Now we process the metadata file as well, dropping some columns that will not be used in this demonstration, while also keeping only the products that exists in our 5-core sample.

These are the attributes we keep from the product metadata
* asin: ID of the product
* categories: list of categories the product belongs to
* title: name of the product
* description: description of the product 
* related: related products (also bought, also viewed, bought together, buy after viewing)
    * also bought: other products that customers bought after purchasing a given product

In [9]:
if not os.path.exists('dataset/metadata_sample.csv'):

    total_sampled_rows = 0
    nrows_og_file = 9430088

    data = list()
    with open('dataset/metadata.json', 'r') as f:
        for line in tqdm(f, total=nrows_og_file):
            line = ast.literal_eval(line)
            [line.pop(key, None) for key in ['imUrl', 'price', 'salesRank', 'brand']]
            data.append(line)
            if len(data) == CHUNK_SIZE:
                chunk = pd.DataFrame.from_dict(data, orient='columns')
                chunk = chunk[chunk['asin'].isin(kcore_5_compact_sample['asin'])]
                data = list()
                chunk = chunk[['asin', 'categories', 'title', 'description', 'related']] 
                total_sampled_rows += len(chunk)
                chunk.to_csv('dataset/metadata_sample.csv', mode='a', header=False, index=False, quotechar='"')

    print(f'Size of the full meta dataset: {total_sampled_rows}')

In [10]:
meta = pd.read_csv('dataset/metadata_sample.csv', names=['asin', 'categories', 'title', 'description', 'related'], quotechar='"')
meta.head()

Unnamed: 0,asin,categories,title,description,related
0,0000589012,"[['Movies & TV', 'Movies']]",Why Don't They Just Quit? DVD Roundtable Discu...,,"{'also_bought': ['B000Z3N1HQ', '0578045427', '..."
1,000100039X,[['Books']],The Prophet,"In a distant, timeless place, a mysterious pro...","{'also_bought': ['1851686274', '0785830618', '..."
2,0002051850,[['Books']],For Whom the Bell Tolls,,"{'also_bought': ['0684801469', '0743297334', '..."
3,0002007770,[['Books']],Water For Elephants,,"{'also_bought': ['0399155341', '1573222453', '..."
4,0002247399,[['Books']],A Dance with Dragons,,"{'also_bought': ['0553801503', '0553106635', '..."

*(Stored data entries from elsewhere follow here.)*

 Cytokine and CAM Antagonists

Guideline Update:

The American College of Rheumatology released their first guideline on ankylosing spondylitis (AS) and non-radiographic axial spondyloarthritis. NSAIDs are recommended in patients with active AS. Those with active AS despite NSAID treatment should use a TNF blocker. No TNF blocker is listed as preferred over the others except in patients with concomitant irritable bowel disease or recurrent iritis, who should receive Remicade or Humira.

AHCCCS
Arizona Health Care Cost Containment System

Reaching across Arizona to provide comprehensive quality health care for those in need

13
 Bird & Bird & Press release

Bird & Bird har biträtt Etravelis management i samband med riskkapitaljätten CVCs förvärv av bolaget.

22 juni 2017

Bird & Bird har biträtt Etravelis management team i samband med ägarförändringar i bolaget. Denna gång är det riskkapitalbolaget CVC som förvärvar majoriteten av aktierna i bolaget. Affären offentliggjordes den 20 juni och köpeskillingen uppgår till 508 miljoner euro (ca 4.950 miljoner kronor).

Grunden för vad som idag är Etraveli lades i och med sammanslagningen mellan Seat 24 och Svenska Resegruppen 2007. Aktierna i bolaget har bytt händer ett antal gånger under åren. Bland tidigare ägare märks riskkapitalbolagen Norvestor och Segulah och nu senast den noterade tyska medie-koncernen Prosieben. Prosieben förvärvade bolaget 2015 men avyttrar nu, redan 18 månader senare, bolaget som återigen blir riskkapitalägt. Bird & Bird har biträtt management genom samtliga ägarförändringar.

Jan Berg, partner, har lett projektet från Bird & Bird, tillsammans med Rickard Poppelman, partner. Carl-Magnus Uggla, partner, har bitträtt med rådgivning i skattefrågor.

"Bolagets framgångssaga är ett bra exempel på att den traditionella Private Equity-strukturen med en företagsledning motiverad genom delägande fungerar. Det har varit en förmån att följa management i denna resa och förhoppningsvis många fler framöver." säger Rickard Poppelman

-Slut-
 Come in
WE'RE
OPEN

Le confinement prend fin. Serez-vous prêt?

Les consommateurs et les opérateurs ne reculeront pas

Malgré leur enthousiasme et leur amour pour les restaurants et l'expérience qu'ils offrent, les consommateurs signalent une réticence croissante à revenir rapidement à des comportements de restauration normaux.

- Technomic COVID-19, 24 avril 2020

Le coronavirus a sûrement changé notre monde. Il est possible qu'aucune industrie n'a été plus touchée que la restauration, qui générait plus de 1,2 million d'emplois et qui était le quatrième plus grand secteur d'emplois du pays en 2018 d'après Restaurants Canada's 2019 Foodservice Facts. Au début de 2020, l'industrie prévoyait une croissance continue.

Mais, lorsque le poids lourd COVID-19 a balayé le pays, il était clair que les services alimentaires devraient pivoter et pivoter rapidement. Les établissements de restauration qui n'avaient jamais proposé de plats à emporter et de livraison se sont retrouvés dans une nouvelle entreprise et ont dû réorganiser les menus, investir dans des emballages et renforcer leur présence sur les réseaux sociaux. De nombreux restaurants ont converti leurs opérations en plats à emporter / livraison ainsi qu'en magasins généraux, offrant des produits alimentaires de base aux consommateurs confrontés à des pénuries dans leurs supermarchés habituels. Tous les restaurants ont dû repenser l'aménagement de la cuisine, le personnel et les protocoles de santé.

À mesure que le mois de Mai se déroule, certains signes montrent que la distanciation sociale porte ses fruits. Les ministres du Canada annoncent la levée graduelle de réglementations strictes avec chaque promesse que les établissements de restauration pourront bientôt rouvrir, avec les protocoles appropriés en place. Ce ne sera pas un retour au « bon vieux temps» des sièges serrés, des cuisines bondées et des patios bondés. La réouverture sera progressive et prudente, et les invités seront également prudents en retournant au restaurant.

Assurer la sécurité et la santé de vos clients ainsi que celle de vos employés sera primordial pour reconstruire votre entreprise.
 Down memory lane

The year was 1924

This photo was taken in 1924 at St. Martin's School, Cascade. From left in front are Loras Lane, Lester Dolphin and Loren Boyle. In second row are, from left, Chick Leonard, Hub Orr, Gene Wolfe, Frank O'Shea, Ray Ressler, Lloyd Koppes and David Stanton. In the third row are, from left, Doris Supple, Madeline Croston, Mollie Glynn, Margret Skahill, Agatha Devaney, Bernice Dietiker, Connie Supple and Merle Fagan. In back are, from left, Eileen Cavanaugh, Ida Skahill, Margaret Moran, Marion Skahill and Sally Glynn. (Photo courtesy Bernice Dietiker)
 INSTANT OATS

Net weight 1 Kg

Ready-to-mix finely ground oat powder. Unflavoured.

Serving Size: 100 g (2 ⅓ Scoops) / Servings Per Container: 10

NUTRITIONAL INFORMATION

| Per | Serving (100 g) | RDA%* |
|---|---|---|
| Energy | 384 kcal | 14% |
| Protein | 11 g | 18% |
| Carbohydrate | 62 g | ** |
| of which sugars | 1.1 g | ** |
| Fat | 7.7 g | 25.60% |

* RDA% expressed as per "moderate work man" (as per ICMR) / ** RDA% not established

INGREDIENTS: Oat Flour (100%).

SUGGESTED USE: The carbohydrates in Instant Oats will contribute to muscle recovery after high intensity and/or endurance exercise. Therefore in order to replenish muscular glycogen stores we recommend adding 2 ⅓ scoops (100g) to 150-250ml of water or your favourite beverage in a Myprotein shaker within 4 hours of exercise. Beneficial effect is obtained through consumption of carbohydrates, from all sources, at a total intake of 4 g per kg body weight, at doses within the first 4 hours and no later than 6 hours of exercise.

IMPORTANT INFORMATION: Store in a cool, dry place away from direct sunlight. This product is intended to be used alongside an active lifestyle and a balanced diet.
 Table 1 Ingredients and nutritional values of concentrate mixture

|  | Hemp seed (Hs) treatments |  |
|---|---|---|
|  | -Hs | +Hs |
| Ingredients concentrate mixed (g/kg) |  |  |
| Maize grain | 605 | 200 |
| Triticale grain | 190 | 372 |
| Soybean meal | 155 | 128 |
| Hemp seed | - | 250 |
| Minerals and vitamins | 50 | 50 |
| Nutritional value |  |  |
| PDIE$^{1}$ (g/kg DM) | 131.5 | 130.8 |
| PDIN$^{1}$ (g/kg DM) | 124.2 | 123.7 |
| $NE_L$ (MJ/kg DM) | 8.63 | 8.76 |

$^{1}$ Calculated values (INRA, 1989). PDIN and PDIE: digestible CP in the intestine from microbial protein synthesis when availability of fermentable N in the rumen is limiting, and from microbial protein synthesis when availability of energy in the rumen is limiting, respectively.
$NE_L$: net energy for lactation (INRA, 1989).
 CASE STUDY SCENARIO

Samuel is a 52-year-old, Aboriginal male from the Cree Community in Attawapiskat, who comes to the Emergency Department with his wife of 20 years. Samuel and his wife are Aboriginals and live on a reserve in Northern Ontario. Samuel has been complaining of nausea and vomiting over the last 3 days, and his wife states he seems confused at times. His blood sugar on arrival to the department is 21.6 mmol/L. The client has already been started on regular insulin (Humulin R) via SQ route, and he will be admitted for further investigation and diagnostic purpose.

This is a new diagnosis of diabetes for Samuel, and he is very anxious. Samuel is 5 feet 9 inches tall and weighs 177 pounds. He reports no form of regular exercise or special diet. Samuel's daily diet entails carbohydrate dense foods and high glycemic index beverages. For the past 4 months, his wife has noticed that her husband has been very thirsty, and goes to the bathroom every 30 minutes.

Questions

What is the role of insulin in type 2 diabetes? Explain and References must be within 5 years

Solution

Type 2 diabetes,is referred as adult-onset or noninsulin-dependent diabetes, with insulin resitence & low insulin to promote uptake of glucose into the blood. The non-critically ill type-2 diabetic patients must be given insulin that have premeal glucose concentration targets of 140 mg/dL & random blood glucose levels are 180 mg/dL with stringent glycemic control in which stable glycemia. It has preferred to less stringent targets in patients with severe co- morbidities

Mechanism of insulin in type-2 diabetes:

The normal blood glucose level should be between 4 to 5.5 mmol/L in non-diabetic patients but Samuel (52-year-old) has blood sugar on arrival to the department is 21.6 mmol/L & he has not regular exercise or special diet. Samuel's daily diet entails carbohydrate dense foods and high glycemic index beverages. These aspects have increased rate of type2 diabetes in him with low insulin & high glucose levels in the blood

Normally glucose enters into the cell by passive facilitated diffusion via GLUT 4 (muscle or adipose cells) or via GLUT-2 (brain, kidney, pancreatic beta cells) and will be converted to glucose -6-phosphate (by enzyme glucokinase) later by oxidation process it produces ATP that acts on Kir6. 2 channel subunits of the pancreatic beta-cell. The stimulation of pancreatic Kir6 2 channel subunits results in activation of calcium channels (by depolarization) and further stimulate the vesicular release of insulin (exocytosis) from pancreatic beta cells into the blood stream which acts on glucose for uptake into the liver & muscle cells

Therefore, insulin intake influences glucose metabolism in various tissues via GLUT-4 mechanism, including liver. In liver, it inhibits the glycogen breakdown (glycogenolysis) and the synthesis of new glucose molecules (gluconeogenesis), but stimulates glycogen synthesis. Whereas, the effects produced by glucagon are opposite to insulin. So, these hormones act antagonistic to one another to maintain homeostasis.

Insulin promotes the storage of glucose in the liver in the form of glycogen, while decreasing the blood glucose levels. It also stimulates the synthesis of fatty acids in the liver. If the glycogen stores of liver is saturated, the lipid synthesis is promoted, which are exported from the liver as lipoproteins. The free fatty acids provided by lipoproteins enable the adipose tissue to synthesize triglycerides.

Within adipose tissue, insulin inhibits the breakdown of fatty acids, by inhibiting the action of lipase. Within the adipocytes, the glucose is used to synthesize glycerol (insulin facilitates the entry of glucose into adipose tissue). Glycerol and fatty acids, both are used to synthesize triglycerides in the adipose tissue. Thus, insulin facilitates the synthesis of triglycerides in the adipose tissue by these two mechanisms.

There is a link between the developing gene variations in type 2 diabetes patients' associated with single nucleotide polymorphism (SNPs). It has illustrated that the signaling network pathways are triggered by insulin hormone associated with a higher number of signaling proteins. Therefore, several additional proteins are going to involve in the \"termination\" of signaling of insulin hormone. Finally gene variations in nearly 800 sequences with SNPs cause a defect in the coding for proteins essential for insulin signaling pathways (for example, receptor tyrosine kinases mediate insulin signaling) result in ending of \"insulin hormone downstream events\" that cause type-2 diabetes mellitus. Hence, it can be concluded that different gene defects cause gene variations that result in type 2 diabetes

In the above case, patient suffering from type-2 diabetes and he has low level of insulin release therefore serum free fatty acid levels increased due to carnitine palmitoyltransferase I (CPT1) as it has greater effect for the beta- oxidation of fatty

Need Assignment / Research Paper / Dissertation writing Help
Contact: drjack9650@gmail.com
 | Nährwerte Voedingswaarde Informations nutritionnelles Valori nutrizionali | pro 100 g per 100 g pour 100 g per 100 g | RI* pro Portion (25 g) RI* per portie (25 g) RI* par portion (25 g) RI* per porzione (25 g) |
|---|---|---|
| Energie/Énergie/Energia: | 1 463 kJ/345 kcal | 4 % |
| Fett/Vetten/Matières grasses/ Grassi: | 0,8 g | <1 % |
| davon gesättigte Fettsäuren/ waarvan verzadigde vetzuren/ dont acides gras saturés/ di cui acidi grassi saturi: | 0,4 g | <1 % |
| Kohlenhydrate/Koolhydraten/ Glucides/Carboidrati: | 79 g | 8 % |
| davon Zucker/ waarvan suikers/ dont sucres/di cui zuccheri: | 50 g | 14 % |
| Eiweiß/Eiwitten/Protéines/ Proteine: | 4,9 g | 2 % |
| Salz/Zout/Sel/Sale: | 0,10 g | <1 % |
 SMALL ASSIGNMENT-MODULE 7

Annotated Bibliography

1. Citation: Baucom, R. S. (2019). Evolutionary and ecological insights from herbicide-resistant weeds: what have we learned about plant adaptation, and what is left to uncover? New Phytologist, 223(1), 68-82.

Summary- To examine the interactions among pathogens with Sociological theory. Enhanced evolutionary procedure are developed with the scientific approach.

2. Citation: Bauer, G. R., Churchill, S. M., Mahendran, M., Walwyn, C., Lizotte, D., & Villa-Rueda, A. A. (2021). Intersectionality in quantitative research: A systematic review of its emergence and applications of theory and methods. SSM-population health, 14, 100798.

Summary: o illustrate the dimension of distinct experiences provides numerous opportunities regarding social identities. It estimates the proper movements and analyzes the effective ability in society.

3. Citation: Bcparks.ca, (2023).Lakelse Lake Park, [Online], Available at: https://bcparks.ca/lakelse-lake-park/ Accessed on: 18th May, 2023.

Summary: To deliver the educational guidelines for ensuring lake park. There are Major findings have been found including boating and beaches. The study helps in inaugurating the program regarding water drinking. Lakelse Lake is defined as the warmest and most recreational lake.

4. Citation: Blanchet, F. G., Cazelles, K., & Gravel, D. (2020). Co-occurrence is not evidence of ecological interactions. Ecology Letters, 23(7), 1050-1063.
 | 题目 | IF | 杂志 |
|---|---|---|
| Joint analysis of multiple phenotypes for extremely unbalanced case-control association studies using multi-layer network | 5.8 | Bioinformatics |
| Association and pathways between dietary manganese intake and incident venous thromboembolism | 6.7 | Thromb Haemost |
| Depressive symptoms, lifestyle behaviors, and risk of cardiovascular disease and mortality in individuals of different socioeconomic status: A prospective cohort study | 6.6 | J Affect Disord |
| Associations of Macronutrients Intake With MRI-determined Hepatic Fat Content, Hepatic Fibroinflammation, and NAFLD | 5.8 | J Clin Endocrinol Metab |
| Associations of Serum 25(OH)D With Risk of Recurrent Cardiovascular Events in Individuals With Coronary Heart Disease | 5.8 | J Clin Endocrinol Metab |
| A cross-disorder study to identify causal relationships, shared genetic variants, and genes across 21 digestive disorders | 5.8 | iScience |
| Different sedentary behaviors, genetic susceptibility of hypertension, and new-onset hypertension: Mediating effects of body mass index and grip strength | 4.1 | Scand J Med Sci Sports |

We also remove entries that contains no category or title, since these text-based attributes are used in the Content Based Recommender System we will build.

In [11]:
meta = meta.dropna(axis=0, subset=('categories', 'title'))
meta.to_csv('dataset/metadata_sample.csv', header=False, index=False, quotechar='"')
meta.shape

(87849, 5)

In [12]:
kcore_5_compact_sample.shape

(135470, 3)

We now check whether we still have a considerable amount of users that rated at least 5 times and items that got at least 5 ratings.

In [13]:
user_count = kcore_5_compact_sample.groupby('reviewerID').size().to_frame('count').sort_values(by='count') 
user_count[user_count['count'] > 4]

Unnamed: 0_level_0,count
reviewerID,Unnamed: 1_level_1
A01338202O0PRUBIBEPNF,5
A2NW337W0ZCZHT,5
A2NWRZHM0E9O03,5
A2NY95RRTI3Z6W,5
A2NYK433VLN57H,5
...,...
A2Y3ZGVRA3S23L,368
A3P3UOHYBFRGJN,447
A1X2LENOF84LCQ,568
A34CSXOGVYF94S,669


In [14]:
user_count

Unnamed: 0_level_0,count
reviewerID,Unnamed: 1_level_1
A01338202O0PRUBIBEPNF,5
A2NW337W0ZCZHT,5
A2NWRZHM0E9O03,5
A2NY95RRTI3Z6W,5
A2NYK433VLN57H,5
...,...
A2Y3ZGVRA3S23L,368
A3P3UOHYBFRGJN,447
A1X2LENOF84LCQ,568
A34CSXOGVYF94S,669


In [15]:
item_count = kcore_5_compact_sample.groupby('asin').size().to_frame('count').sort_values(by='count') 
item_count[item_count['count'] > 5]

Unnamed: 0_level_0,count
asin,Unnamed: 1_level_1
0007447868,6
0060573775,6
B0058UUR6E,6
B006HJKKCG,6
B00609B3J2,6
...,...
0439023483,36
030758836X,37
B0074BW614,41
B0051VVOB2,43


After completing the essential preprocessing steps on the data in this notebook, we can proceed to execute the other notebooks.